MANCHESTER: Jose Mourinho had already made up his mind. Before the game he insisted that Manchester City were already, effectively, out of the Champions League. He was right. A 1-1 draw at Eastlands sent Madrid into the knockout stage and condemned City to the exit door from the group round for the second successive season.

A consolation for Mourino’s opposite number, Roberto Mancini, was the assurance that such an outcome will not mean dismissal any time soon. City’s Abu Dhabi owners have more patience than Chelsea’s Roman Abramovich but they will expect Mancini to win the Premier League for them again, at the least.

Mancini entrusted pursuit of the near-impossible to Edin Dzeko. The Bosnian has been mostly as a substitute this season but this time he started up front alongside Sergio Aguero with Carlos Tevez on the subs’ bench and Mario Balotelli absent from the squad entirely.
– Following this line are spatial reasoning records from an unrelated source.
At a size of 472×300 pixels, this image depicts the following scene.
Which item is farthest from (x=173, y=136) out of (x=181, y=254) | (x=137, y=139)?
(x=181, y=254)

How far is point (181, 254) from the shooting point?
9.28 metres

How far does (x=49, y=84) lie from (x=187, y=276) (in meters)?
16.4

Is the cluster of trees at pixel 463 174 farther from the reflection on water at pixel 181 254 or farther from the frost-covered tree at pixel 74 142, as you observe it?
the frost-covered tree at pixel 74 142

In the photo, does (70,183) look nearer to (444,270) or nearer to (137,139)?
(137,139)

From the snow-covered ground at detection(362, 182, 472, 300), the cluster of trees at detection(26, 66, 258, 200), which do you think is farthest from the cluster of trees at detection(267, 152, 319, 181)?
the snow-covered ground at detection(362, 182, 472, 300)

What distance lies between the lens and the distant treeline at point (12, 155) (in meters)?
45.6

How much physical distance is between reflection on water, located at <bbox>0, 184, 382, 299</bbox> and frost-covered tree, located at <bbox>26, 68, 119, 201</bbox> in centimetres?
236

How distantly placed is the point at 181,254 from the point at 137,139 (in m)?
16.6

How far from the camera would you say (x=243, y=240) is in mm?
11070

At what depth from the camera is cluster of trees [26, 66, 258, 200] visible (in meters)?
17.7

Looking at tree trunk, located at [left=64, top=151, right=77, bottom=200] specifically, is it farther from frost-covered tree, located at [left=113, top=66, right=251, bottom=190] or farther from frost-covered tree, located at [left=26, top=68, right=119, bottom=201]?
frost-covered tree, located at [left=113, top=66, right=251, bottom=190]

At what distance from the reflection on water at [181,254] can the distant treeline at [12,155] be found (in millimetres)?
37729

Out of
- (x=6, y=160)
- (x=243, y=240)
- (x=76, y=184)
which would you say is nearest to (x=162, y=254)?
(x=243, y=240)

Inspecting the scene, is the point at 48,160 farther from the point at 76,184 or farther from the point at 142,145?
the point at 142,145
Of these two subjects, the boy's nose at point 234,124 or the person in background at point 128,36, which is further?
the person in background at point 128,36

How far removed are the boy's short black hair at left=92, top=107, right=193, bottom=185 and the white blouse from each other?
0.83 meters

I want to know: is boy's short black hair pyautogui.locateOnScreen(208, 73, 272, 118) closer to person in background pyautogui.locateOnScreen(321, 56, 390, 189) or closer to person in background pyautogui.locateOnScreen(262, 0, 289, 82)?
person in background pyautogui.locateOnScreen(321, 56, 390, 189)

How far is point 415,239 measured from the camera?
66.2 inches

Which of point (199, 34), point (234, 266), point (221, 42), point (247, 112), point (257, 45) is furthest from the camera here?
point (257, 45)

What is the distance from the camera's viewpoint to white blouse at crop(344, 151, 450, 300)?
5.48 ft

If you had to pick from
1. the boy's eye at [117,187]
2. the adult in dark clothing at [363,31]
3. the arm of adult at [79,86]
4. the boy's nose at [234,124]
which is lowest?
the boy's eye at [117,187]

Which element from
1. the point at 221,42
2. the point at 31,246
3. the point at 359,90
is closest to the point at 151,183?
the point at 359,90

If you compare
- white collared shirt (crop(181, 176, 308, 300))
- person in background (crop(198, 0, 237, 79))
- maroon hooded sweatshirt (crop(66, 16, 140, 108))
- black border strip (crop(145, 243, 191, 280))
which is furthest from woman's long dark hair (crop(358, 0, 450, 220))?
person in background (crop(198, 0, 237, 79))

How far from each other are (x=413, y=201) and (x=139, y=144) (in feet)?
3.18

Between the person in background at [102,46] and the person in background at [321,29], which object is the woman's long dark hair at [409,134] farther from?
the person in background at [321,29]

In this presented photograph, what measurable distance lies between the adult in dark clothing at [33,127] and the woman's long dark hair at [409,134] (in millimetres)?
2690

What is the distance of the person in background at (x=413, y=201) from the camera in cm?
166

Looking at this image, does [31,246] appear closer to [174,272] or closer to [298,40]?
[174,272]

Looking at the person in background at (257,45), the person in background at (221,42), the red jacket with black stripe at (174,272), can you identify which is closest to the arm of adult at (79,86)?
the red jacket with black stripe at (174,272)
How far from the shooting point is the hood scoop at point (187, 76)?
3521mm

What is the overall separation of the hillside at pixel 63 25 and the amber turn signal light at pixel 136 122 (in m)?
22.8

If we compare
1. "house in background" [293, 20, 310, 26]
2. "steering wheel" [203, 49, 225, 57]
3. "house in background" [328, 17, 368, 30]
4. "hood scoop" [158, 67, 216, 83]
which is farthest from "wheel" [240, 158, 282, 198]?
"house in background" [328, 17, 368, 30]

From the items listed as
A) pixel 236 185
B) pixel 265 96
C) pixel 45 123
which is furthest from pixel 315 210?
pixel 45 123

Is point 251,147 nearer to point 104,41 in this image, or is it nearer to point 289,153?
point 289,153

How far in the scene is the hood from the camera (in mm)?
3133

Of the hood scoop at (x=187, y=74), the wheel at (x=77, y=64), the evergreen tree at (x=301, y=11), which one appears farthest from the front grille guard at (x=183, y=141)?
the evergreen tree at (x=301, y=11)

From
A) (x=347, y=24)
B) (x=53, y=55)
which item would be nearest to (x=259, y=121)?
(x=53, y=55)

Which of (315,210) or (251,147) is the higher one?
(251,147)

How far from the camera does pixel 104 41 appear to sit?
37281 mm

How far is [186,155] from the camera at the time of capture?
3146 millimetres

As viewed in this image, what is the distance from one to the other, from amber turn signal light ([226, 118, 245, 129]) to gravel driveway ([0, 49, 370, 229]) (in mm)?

Mancini has confused his own defenders this season with a three-man defence and now he changed his mind again. This time he named five defenders in a curious line-up which saw Samir Nasri partnering Yaya Toure in the heart of midfield with Aleksandar Kolorov and Maicon as the wing-backs.

Not that it made any immediate difference. Inside 10 minutes all City’s defenders stood still, waiting for someone else to take responsibility, as Karim Benzema sneaked in behind them all to put Madrid into the lead.

The Spanish champions could been have four goals clear at the interval. Sami Khedira might have scored a hat-trick inside the opening 20 minutes before City reorganised their forces, went to a conventional four-man defence and began finding more space up to give Sergio Aguero the occasional attempt at goal.

City raised the pace of their game in the second half and deserved their penalty equaliser from Sergio Aguero. Madrid were reduced to 10 men by the expulsion of Alvaro Arbeloa but held on comparatively comfortably for the draw which took them into the knockout stage, behind Borussia Dortmund.